Trump Ancam Respons Keras Usai Kapal LNG Milik AS Diserang Drone di Mesir

Presiden Amerika Serikat Donald Trump. Foto: Anadolu

Trump Ancam Respons Keras Usai Kapal LNG Milik AS Diserang Drone di Mesir

Muhammad Reyhansyah • 30 July 2026 09:13

Washington: Presiden Amerika Serikat (AS) Donald Trump berjanji akan memberikan respons yang “sangat keras” setelah sebuah drone menghantam kapal pengangkut gas alam cair (LNG) milik Amerika Serikat di Pelabuhan Damietta, pesisir Mediterania, Mesir.

Insiden tersebut memicu kekhawatiran meluasnya konflik Timur Tengah ke jalur pelayaran strategis.

Saat ditanya wartawan di Gedung Putih mengenai kemungkinan keterlibatan Iran, Trump mengatakan telah menerima laporan terkait insiden tersebut. Ia menegaskan Amerika Serikat siap mengambil tindakan terhadap Teheran.

“Kami akan menyerang mereka dengan sangat keras karena sekarang giliran kami. Mereka tahu itu akan datang,” kata Trump, dikutip dari Anadolu, Rabu, 29 Juli 2026.

Trump juga menyinggung serangan rudal yang disebut dilancarkan Iran ke arah pangkalan militer Amerika Serikat di Yordania pada Rabu malam. Menurutnya, lima rudal berhasil dicegat, tetapi ia menilai serangan tersebut tetap merupakan tindakan yang harus dibalas.

Ia menambahkan bahwa Amerika Serikat masih membuka peluang tercapainya kesepakatan dengan Iran. Namun, Trump menegaskan Washington tetap akan memberikan respons militer yang keras atas serangan yang terjadi.

Korps Garda Revolusi Islam Iran (IRGC) sebelumnya mengklaim telah menembakkan rudal balistik ke pangkalan militer Amerika Serikat di Yordania sebagai balasan atas tindakan militer Washington.

Sementara itu, militer Yordania menyatakan sistem pertahanan udaranya berhasil mencegat lima rudal yang ditembakkan dari Iran menuju wilayah kerajaan.

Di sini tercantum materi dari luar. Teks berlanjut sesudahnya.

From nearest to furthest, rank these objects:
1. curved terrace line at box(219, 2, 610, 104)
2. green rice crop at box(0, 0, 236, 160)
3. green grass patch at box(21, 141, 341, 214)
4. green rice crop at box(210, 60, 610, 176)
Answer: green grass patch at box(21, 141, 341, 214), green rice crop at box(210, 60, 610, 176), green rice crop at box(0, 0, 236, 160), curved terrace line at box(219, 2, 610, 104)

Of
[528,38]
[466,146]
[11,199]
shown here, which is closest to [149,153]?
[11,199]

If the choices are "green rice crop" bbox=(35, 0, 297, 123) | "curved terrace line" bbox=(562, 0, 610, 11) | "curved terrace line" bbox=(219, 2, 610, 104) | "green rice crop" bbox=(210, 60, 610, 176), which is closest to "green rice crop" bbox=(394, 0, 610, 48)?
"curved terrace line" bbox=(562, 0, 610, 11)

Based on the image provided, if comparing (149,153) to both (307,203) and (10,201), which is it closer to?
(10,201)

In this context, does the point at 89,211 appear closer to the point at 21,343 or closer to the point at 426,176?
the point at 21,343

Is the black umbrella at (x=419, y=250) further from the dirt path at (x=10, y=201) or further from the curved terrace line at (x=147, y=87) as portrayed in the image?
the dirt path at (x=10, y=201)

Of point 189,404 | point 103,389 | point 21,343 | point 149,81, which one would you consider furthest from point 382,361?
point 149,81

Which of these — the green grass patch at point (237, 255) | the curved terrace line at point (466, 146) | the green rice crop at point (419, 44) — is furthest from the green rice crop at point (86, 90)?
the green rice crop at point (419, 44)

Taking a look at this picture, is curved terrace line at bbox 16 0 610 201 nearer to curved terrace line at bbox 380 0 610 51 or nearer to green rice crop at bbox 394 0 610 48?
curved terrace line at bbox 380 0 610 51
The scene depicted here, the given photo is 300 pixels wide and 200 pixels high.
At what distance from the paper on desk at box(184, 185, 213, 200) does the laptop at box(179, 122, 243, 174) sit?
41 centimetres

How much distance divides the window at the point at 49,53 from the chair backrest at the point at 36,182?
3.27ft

Ketika ditanya apakah Iran berpotensi menyerang instalasi atau personel Amerika Serikat di luar negeri hingga memaksa penarikan pasukan, Trump menjawab tidak melihat kemungkinan tersebut. Ketegangan antara Washington dan Teheran terus meningkat dalam beberapa pekan terakhir setelah kedua negara saling melancarkan serangan terhadap target militer di kawasan.